Background: Since late Na channel inhibition (ranolazine) improves exercise duration in the stress laboratory among angina patients, we questioned if this benefit would translate to impact step-count during daily life assessed by a "wearable" device.
Methods: We conducted a pilot substudy within a randomized, double-blinded, placebo-controlled, cross-over trial of subjects with angina, non-obstructive coronary artery disease and coronary microvascular dysfunction. Ranolazine was administered (500-1000mg BID for 2 weeks). The outcome of interest was difference in Fitbit Flex daily step-count during weeks 2 of ranolazine or placebo treatment. Other outcomes included angina, quality of life, ischemia, diastolic function.
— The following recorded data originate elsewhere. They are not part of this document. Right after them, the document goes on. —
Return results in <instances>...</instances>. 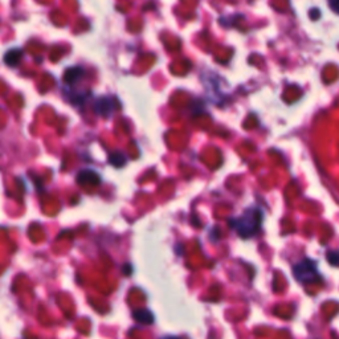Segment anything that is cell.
<instances>
[{"label":"cell","mask_w":339,"mask_h":339,"mask_svg":"<svg viewBox=\"0 0 339 339\" xmlns=\"http://www.w3.org/2000/svg\"><path fill=\"white\" fill-rule=\"evenodd\" d=\"M293 274L297 281H300L301 284H313L321 280L317 262L310 258H304L302 261L297 262L293 268Z\"/></svg>","instance_id":"7a4b0ae2"},{"label":"cell","mask_w":339,"mask_h":339,"mask_svg":"<svg viewBox=\"0 0 339 339\" xmlns=\"http://www.w3.org/2000/svg\"><path fill=\"white\" fill-rule=\"evenodd\" d=\"M82 77H84V69H82L81 66L69 68V69H66L65 74H64V80H65V82L68 85L76 84Z\"/></svg>","instance_id":"8992f818"},{"label":"cell","mask_w":339,"mask_h":339,"mask_svg":"<svg viewBox=\"0 0 339 339\" xmlns=\"http://www.w3.org/2000/svg\"><path fill=\"white\" fill-rule=\"evenodd\" d=\"M133 317H134L135 321H138L139 324L143 325H151L154 322V316L150 310L147 309H139V310H135L133 313Z\"/></svg>","instance_id":"52a82bcc"},{"label":"cell","mask_w":339,"mask_h":339,"mask_svg":"<svg viewBox=\"0 0 339 339\" xmlns=\"http://www.w3.org/2000/svg\"><path fill=\"white\" fill-rule=\"evenodd\" d=\"M262 211L257 207H252L243 212L239 217L229 219V227L233 228L237 235L243 239H249L260 231L262 223Z\"/></svg>","instance_id":"6da1fadb"},{"label":"cell","mask_w":339,"mask_h":339,"mask_svg":"<svg viewBox=\"0 0 339 339\" xmlns=\"http://www.w3.org/2000/svg\"><path fill=\"white\" fill-rule=\"evenodd\" d=\"M127 162L126 155L122 153V151H114V153H110L109 154V163L112 166L117 167V169H121L124 167Z\"/></svg>","instance_id":"ba28073f"},{"label":"cell","mask_w":339,"mask_h":339,"mask_svg":"<svg viewBox=\"0 0 339 339\" xmlns=\"http://www.w3.org/2000/svg\"><path fill=\"white\" fill-rule=\"evenodd\" d=\"M94 110H96L97 114L105 117H110L113 114V112L116 110V104H114V100L110 98V97H101L96 101V105H94Z\"/></svg>","instance_id":"3957f363"},{"label":"cell","mask_w":339,"mask_h":339,"mask_svg":"<svg viewBox=\"0 0 339 339\" xmlns=\"http://www.w3.org/2000/svg\"><path fill=\"white\" fill-rule=\"evenodd\" d=\"M21 57H23V49H20V48H12V49L7 50L5 54H4V62L8 66H16L19 64Z\"/></svg>","instance_id":"5b68a950"},{"label":"cell","mask_w":339,"mask_h":339,"mask_svg":"<svg viewBox=\"0 0 339 339\" xmlns=\"http://www.w3.org/2000/svg\"><path fill=\"white\" fill-rule=\"evenodd\" d=\"M330 7H332L337 13H339V0H337V1H330Z\"/></svg>","instance_id":"9c48e42d"},{"label":"cell","mask_w":339,"mask_h":339,"mask_svg":"<svg viewBox=\"0 0 339 339\" xmlns=\"http://www.w3.org/2000/svg\"><path fill=\"white\" fill-rule=\"evenodd\" d=\"M161 339H180V338H177V337H171V336H167V337H162Z\"/></svg>","instance_id":"30bf717a"},{"label":"cell","mask_w":339,"mask_h":339,"mask_svg":"<svg viewBox=\"0 0 339 339\" xmlns=\"http://www.w3.org/2000/svg\"><path fill=\"white\" fill-rule=\"evenodd\" d=\"M78 184L98 185L101 183V176L93 170H82L77 173Z\"/></svg>","instance_id":"277c9868"}]
</instances>
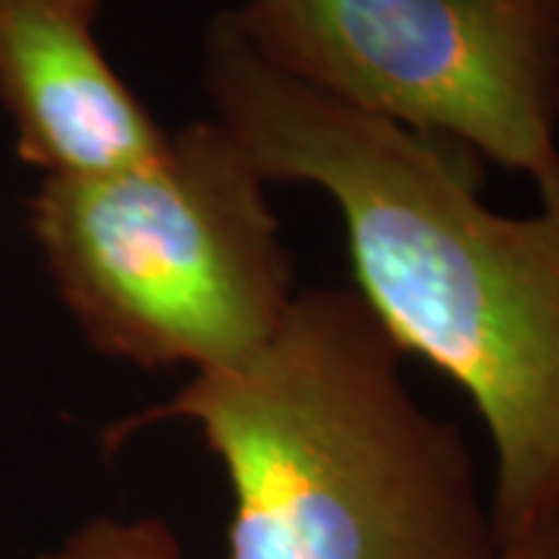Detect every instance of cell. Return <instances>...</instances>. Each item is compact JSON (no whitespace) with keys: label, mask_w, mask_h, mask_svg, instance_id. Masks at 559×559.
<instances>
[{"label":"cell","mask_w":559,"mask_h":559,"mask_svg":"<svg viewBox=\"0 0 559 559\" xmlns=\"http://www.w3.org/2000/svg\"><path fill=\"white\" fill-rule=\"evenodd\" d=\"M215 119L264 180L340 205L358 296L407 355L476 404L495 448L498 550L559 516V227L485 205L439 138L360 112L267 62L234 13L205 28Z\"/></svg>","instance_id":"1"},{"label":"cell","mask_w":559,"mask_h":559,"mask_svg":"<svg viewBox=\"0 0 559 559\" xmlns=\"http://www.w3.org/2000/svg\"><path fill=\"white\" fill-rule=\"evenodd\" d=\"M358 293L293 296L271 340L106 426L197 423L234 495L224 559H500L466 439L419 407Z\"/></svg>","instance_id":"2"},{"label":"cell","mask_w":559,"mask_h":559,"mask_svg":"<svg viewBox=\"0 0 559 559\" xmlns=\"http://www.w3.org/2000/svg\"><path fill=\"white\" fill-rule=\"evenodd\" d=\"M264 183L218 119L193 121L140 168L44 178L28 227L91 348L205 373L259 352L293 301Z\"/></svg>","instance_id":"3"},{"label":"cell","mask_w":559,"mask_h":559,"mask_svg":"<svg viewBox=\"0 0 559 559\" xmlns=\"http://www.w3.org/2000/svg\"><path fill=\"white\" fill-rule=\"evenodd\" d=\"M267 62L522 171L559 227V0H246Z\"/></svg>","instance_id":"4"},{"label":"cell","mask_w":559,"mask_h":559,"mask_svg":"<svg viewBox=\"0 0 559 559\" xmlns=\"http://www.w3.org/2000/svg\"><path fill=\"white\" fill-rule=\"evenodd\" d=\"M97 13L100 0H0V103L47 178L119 175L171 140L106 60Z\"/></svg>","instance_id":"5"},{"label":"cell","mask_w":559,"mask_h":559,"mask_svg":"<svg viewBox=\"0 0 559 559\" xmlns=\"http://www.w3.org/2000/svg\"><path fill=\"white\" fill-rule=\"evenodd\" d=\"M40 559H183L162 520H94Z\"/></svg>","instance_id":"6"},{"label":"cell","mask_w":559,"mask_h":559,"mask_svg":"<svg viewBox=\"0 0 559 559\" xmlns=\"http://www.w3.org/2000/svg\"><path fill=\"white\" fill-rule=\"evenodd\" d=\"M500 559H559V538L557 528L550 525L547 532H540L535 538L522 540L516 547L503 550Z\"/></svg>","instance_id":"7"},{"label":"cell","mask_w":559,"mask_h":559,"mask_svg":"<svg viewBox=\"0 0 559 559\" xmlns=\"http://www.w3.org/2000/svg\"><path fill=\"white\" fill-rule=\"evenodd\" d=\"M554 528H557V538H559V516H557V522H554Z\"/></svg>","instance_id":"8"},{"label":"cell","mask_w":559,"mask_h":559,"mask_svg":"<svg viewBox=\"0 0 559 559\" xmlns=\"http://www.w3.org/2000/svg\"><path fill=\"white\" fill-rule=\"evenodd\" d=\"M557 131H559V109H557Z\"/></svg>","instance_id":"9"}]
</instances>
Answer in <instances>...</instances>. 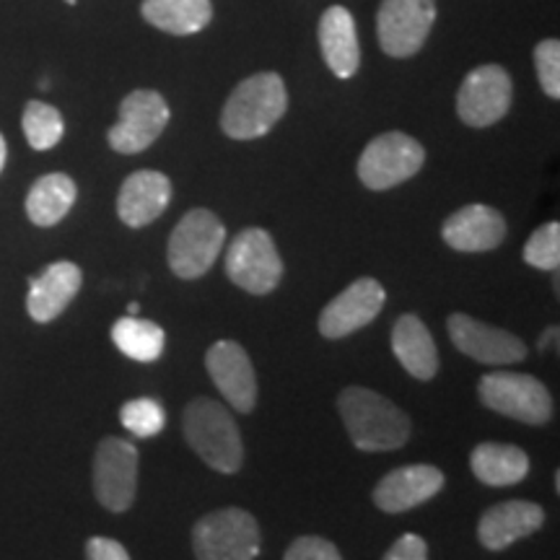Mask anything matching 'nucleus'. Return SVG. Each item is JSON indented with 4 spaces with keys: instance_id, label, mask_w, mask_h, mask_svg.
<instances>
[{
    "instance_id": "nucleus-1",
    "label": "nucleus",
    "mask_w": 560,
    "mask_h": 560,
    "mask_svg": "<svg viewBox=\"0 0 560 560\" xmlns=\"http://www.w3.org/2000/svg\"><path fill=\"white\" fill-rule=\"evenodd\" d=\"M338 410L359 452H395L408 444L410 418L395 402L369 387H346Z\"/></svg>"
},
{
    "instance_id": "nucleus-2",
    "label": "nucleus",
    "mask_w": 560,
    "mask_h": 560,
    "mask_svg": "<svg viewBox=\"0 0 560 560\" xmlns=\"http://www.w3.org/2000/svg\"><path fill=\"white\" fill-rule=\"evenodd\" d=\"M289 109L285 83L272 70L249 75L231 91L223 104L221 130L234 140H255L268 136Z\"/></svg>"
},
{
    "instance_id": "nucleus-3",
    "label": "nucleus",
    "mask_w": 560,
    "mask_h": 560,
    "mask_svg": "<svg viewBox=\"0 0 560 560\" xmlns=\"http://www.w3.org/2000/svg\"><path fill=\"white\" fill-rule=\"evenodd\" d=\"M182 433L190 450L215 472L234 475L244 462L240 425L231 412L210 397H198L182 412Z\"/></svg>"
},
{
    "instance_id": "nucleus-4",
    "label": "nucleus",
    "mask_w": 560,
    "mask_h": 560,
    "mask_svg": "<svg viewBox=\"0 0 560 560\" xmlns=\"http://www.w3.org/2000/svg\"><path fill=\"white\" fill-rule=\"evenodd\" d=\"M226 240V226L208 208H192L182 215L170 236L166 260L177 278L198 280L213 268Z\"/></svg>"
},
{
    "instance_id": "nucleus-5",
    "label": "nucleus",
    "mask_w": 560,
    "mask_h": 560,
    "mask_svg": "<svg viewBox=\"0 0 560 560\" xmlns=\"http://www.w3.org/2000/svg\"><path fill=\"white\" fill-rule=\"evenodd\" d=\"M260 548V524L236 506L210 511L192 529V550L200 560H252Z\"/></svg>"
},
{
    "instance_id": "nucleus-6",
    "label": "nucleus",
    "mask_w": 560,
    "mask_h": 560,
    "mask_svg": "<svg viewBox=\"0 0 560 560\" xmlns=\"http://www.w3.org/2000/svg\"><path fill=\"white\" fill-rule=\"evenodd\" d=\"M480 402L527 425H545L552 418V397L537 376L516 371H490L478 384Z\"/></svg>"
},
{
    "instance_id": "nucleus-7",
    "label": "nucleus",
    "mask_w": 560,
    "mask_h": 560,
    "mask_svg": "<svg viewBox=\"0 0 560 560\" xmlns=\"http://www.w3.org/2000/svg\"><path fill=\"white\" fill-rule=\"evenodd\" d=\"M425 164V149L408 132L392 130L376 136L359 159V179L374 192L392 190L416 177Z\"/></svg>"
},
{
    "instance_id": "nucleus-8",
    "label": "nucleus",
    "mask_w": 560,
    "mask_h": 560,
    "mask_svg": "<svg viewBox=\"0 0 560 560\" xmlns=\"http://www.w3.org/2000/svg\"><path fill=\"white\" fill-rule=\"evenodd\" d=\"M226 276L252 296H268L278 289L283 278V260L268 231L257 226L240 231L226 252Z\"/></svg>"
},
{
    "instance_id": "nucleus-9",
    "label": "nucleus",
    "mask_w": 560,
    "mask_h": 560,
    "mask_svg": "<svg viewBox=\"0 0 560 560\" xmlns=\"http://www.w3.org/2000/svg\"><path fill=\"white\" fill-rule=\"evenodd\" d=\"M94 495L112 514L132 506L138 490V446L128 439L107 436L94 454Z\"/></svg>"
},
{
    "instance_id": "nucleus-10",
    "label": "nucleus",
    "mask_w": 560,
    "mask_h": 560,
    "mask_svg": "<svg viewBox=\"0 0 560 560\" xmlns=\"http://www.w3.org/2000/svg\"><path fill=\"white\" fill-rule=\"evenodd\" d=\"M170 104L159 91H130L120 104V120L112 125L107 132L109 149L125 153V156L151 149L170 125Z\"/></svg>"
},
{
    "instance_id": "nucleus-11",
    "label": "nucleus",
    "mask_w": 560,
    "mask_h": 560,
    "mask_svg": "<svg viewBox=\"0 0 560 560\" xmlns=\"http://www.w3.org/2000/svg\"><path fill=\"white\" fill-rule=\"evenodd\" d=\"M436 21V0H382L376 37L389 58L405 60L420 52Z\"/></svg>"
},
{
    "instance_id": "nucleus-12",
    "label": "nucleus",
    "mask_w": 560,
    "mask_h": 560,
    "mask_svg": "<svg viewBox=\"0 0 560 560\" xmlns=\"http://www.w3.org/2000/svg\"><path fill=\"white\" fill-rule=\"evenodd\" d=\"M514 89L511 75L501 66H480L470 70L457 94V115L467 128H490L509 115Z\"/></svg>"
},
{
    "instance_id": "nucleus-13",
    "label": "nucleus",
    "mask_w": 560,
    "mask_h": 560,
    "mask_svg": "<svg viewBox=\"0 0 560 560\" xmlns=\"http://www.w3.org/2000/svg\"><path fill=\"white\" fill-rule=\"evenodd\" d=\"M387 301V291L376 278H359L338 293L319 314V332L327 340H340L371 325Z\"/></svg>"
},
{
    "instance_id": "nucleus-14",
    "label": "nucleus",
    "mask_w": 560,
    "mask_h": 560,
    "mask_svg": "<svg viewBox=\"0 0 560 560\" xmlns=\"http://www.w3.org/2000/svg\"><path fill=\"white\" fill-rule=\"evenodd\" d=\"M452 342L457 346L459 353L467 359L488 363V366H506V363H520L527 355V342L516 338L514 332L501 330V327L488 325L470 317V314H452L446 319Z\"/></svg>"
},
{
    "instance_id": "nucleus-15",
    "label": "nucleus",
    "mask_w": 560,
    "mask_h": 560,
    "mask_svg": "<svg viewBox=\"0 0 560 560\" xmlns=\"http://www.w3.org/2000/svg\"><path fill=\"white\" fill-rule=\"evenodd\" d=\"M206 369L231 408L252 412L257 402V374L252 359L236 340H219L208 348Z\"/></svg>"
},
{
    "instance_id": "nucleus-16",
    "label": "nucleus",
    "mask_w": 560,
    "mask_h": 560,
    "mask_svg": "<svg viewBox=\"0 0 560 560\" xmlns=\"http://www.w3.org/2000/svg\"><path fill=\"white\" fill-rule=\"evenodd\" d=\"M444 472L433 465H405L384 475L374 488V503L384 514H405L423 506L444 488Z\"/></svg>"
},
{
    "instance_id": "nucleus-17",
    "label": "nucleus",
    "mask_w": 560,
    "mask_h": 560,
    "mask_svg": "<svg viewBox=\"0 0 560 560\" xmlns=\"http://www.w3.org/2000/svg\"><path fill=\"white\" fill-rule=\"evenodd\" d=\"M506 231L509 226L501 210L475 202V206H465L452 213L441 226V236H444L446 247L465 252V255H478V252L501 247Z\"/></svg>"
},
{
    "instance_id": "nucleus-18",
    "label": "nucleus",
    "mask_w": 560,
    "mask_h": 560,
    "mask_svg": "<svg viewBox=\"0 0 560 560\" xmlns=\"http://www.w3.org/2000/svg\"><path fill=\"white\" fill-rule=\"evenodd\" d=\"M172 202V179L164 172L140 170L122 182L117 195V215L125 226L143 229L164 215Z\"/></svg>"
},
{
    "instance_id": "nucleus-19",
    "label": "nucleus",
    "mask_w": 560,
    "mask_h": 560,
    "mask_svg": "<svg viewBox=\"0 0 560 560\" xmlns=\"http://www.w3.org/2000/svg\"><path fill=\"white\" fill-rule=\"evenodd\" d=\"M545 524V509L535 501H503L480 516L478 540L486 550L501 552L509 545L535 535Z\"/></svg>"
},
{
    "instance_id": "nucleus-20",
    "label": "nucleus",
    "mask_w": 560,
    "mask_h": 560,
    "mask_svg": "<svg viewBox=\"0 0 560 560\" xmlns=\"http://www.w3.org/2000/svg\"><path fill=\"white\" fill-rule=\"evenodd\" d=\"M83 283V272L75 262L60 260L45 268L42 276H37L30 283V293H26V312L34 322L47 325V322L58 319L62 312L68 310L70 301L79 296Z\"/></svg>"
},
{
    "instance_id": "nucleus-21",
    "label": "nucleus",
    "mask_w": 560,
    "mask_h": 560,
    "mask_svg": "<svg viewBox=\"0 0 560 560\" xmlns=\"http://www.w3.org/2000/svg\"><path fill=\"white\" fill-rule=\"evenodd\" d=\"M317 37L327 68L342 81L353 79L361 66V45L353 13L342 9V5H330L322 13Z\"/></svg>"
},
{
    "instance_id": "nucleus-22",
    "label": "nucleus",
    "mask_w": 560,
    "mask_h": 560,
    "mask_svg": "<svg viewBox=\"0 0 560 560\" xmlns=\"http://www.w3.org/2000/svg\"><path fill=\"white\" fill-rule=\"evenodd\" d=\"M392 353L412 380L429 382L439 371V348L425 322L416 314H402L392 327Z\"/></svg>"
},
{
    "instance_id": "nucleus-23",
    "label": "nucleus",
    "mask_w": 560,
    "mask_h": 560,
    "mask_svg": "<svg viewBox=\"0 0 560 560\" xmlns=\"http://www.w3.org/2000/svg\"><path fill=\"white\" fill-rule=\"evenodd\" d=\"M472 475L488 488H509L529 475L527 452L514 444L482 441L470 454Z\"/></svg>"
},
{
    "instance_id": "nucleus-24",
    "label": "nucleus",
    "mask_w": 560,
    "mask_h": 560,
    "mask_svg": "<svg viewBox=\"0 0 560 560\" xmlns=\"http://www.w3.org/2000/svg\"><path fill=\"white\" fill-rule=\"evenodd\" d=\"M75 198H79V187H75L73 177L62 172L45 174L34 182L30 195H26V215L34 226H58L70 213V208L75 206Z\"/></svg>"
},
{
    "instance_id": "nucleus-25",
    "label": "nucleus",
    "mask_w": 560,
    "mask_h": 560,
    "mask_svg": "<svg viewBox=\"0 0 560 560\" xmlns=\"http://www.w3.org/2000/svg\"><path fill=\"white\" fill-rule=\"evenodd\" d=\"M140 13L159 32L187 37V34H198L210 24L213 3L210 0H143Z\"/></svg>"
},
{
    "instance_id": "nucleus-26",
    "label": "nucleus",
    "mask_w": 560,
    "mask_h": 560,
    "mask_svg": "<svg viewBox=\"0 0 560 560\" xmlns=\"http://www.w3.org/2000/svg\"><path fill=\"white\" fill-rule=\"evenodd\" d=\"M112 342L122 355L138 363H153L164 353L166 335L156 322L140 319L138 314H128V317L117 319L112 325Z\"/></svg>"
},
{
    "instance_id": "nucleus-27",
    "label": "nucleus",
    "mask_w": 560,
    "mask_h": 560,
    "mask_svg": "<svg viewBox=\"0 0 560 560\" xmlns=\"http://www.w3.org/2000/svg\"><path fill=\"white\" fill-rule=\"evenodd\" d=\"M21 128H24L26 143L34 151H50L60 143L66 136V120L52 104L32 100L24 107V117H21Z\"/></svg>"
},
{
    "instance_id": "nucleus-28",
    "label": "nucleus",
    "mask_w": 560,
    "mask_h": 560,
    "mask_svg": "<svg viewBox=\"0 0 560 560\" xmlns=\"http://www.w3.org/2000/svg\"><path fill=\"white\" fill-rule=\"evenodd\" d=\"M120 423L132 433V436L151 439L164 431L166 412L161 408V402L153 400V397H136V400L122 405Z\"/></svg>"
},
{
    "instance_id": "nucleus-29",
    "label": "nucleus",
    "mask_w": 560,
    "mask_h": 560,
    "mask_svg": "<svg viewBox=\"0 0 560 560\" xmlns=\"http://www.w3.org/2000/svg\"><path fill=\"white\" fill-rule=\"evenodd\" d=\"M524 262L532 268L556 272L560 265V223H542L535 234L524 244Z\"/></svg>"
},
{
    "instance_id": "nucleus-30",
    "label": "nucleus",
    "mask_w": 560,
    "mask_h": 560,
    "mask_svg": "<svg viewBox=\"0 0 560 560\" xmlns=\"http://www.w3.org/2000/svg\"><path fill=\"white\" fill-rule=\"evenodd\" d=\"M537 81L550 100H560V42L542 39L535 47Z\"/></svg>"
},
{
    "instance_id": "nucleus-31",
    "label": "nucleus",
    "mask_w": 560,
    "mask_h": 560,
    "mask_svg": "<svg viewBox=\"0 0 560 560\" xmlns=\"http://www.w3.org/2000/svg\"><path fill=\"white\" fill-rule=\"evenodd\" d=\"M285 560H340L338 545L317 535L296 537L283 552Z\"/></svg>"
},
{
    "instance_id": "nucleus-32",
    "label": "nucleus",
    "mask_w": 560,
    "mask_h": 560,
    "mask_svg": "<svg viewBox=\"0 0 560 560\" xmlns=\"http://www.w3.org/2000/svg\"><path fill=\"white\" fill-rule=\"evenodd\" d=\"M384 558L387 560H425L429 558V545H425V540L420 535H412V532H408V535H402L400 540H397L387 552H384Z\"/></svg>"
},
{
    "instance_id": "nucleus-33",
    "label": "nucleus",
    "mask_w": 560,
    "mask_h": 560,
    "mask_svg": "<svg viewBox=\"0 0 560 560\" xmlns=\"http://www.w3.org/2000/svg\"><path fill=\"white\" fill-rule=\"evenodd\" d=\"M86 558L91 560H128L130 552L125 550L122 542L112 537H91L86 542Z\"/></svg>"
},
{
    "instance_id": "nucleus-34",
    "label": "nucleus",
    "mask_w": 560,
    "mask_h": 560,
    "mask_svg": "<svg viewBox=\"0 0 560 560\" xmlns=\"http://www.w3.org/2000/svg\"><path fill=\"white\" fill-rule=\"evenodd\" d=\"M556 340H558V327L552 325V327H548V330L542 332L540 342H537V350H540V353H545V350H548L550 346H556Z\"/></svg>"
},
{
    "instance_id": "nucleus-35",
    "label": "nucleus",
    "mask_w": 560,
    "mask_h": 560,
    "mask_svg": "<svg viewBox=\"0 0 560 560\" xmlns=\"http://www.w3.org/2000/svg\"><path fill=\"white\" fill-rule=\"evenodd\" d=\"M5 159H9V145H5L3 132H0V174L5 170Z\"/></svg>"
},
{
    "instance_id": "nucleus-36",
    "label": "nucleus",
    "mask_w": 560,
    "mask_h": 560,
    "mask_svg": "<svg viewBox=\"0 0 560 560\" xmlns=\"http://www.w3.org/2000/svg\"><path fill=\"white\" fill-rule=\"evenodd\" d=\"M138 310H140L138 304H130V306H128V314H138Z\"/></svg>"
}]
</instances>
Results: 30 subjects were analyzed. Overall, late Na channel inhibition reduced daily step-count vs. placebo (5757 +/- 3076 vs. 6593 +/- 3393, p=0.01) and did not improve angina. However, among those with improved angina (SAQ-7 improvement), a direct correlation with increased step-count (0.42, p=0.02) was observed, most due to typical angina (0.57, p=0.05) (Fig).
Conclusions: We report the "first" data set from a wearable monitor to measure step-count in a controlled late Na channel inhibition trial. Our results suggest short-term late Na channel inhibition (ranolazine) does not increase step-count during daily life.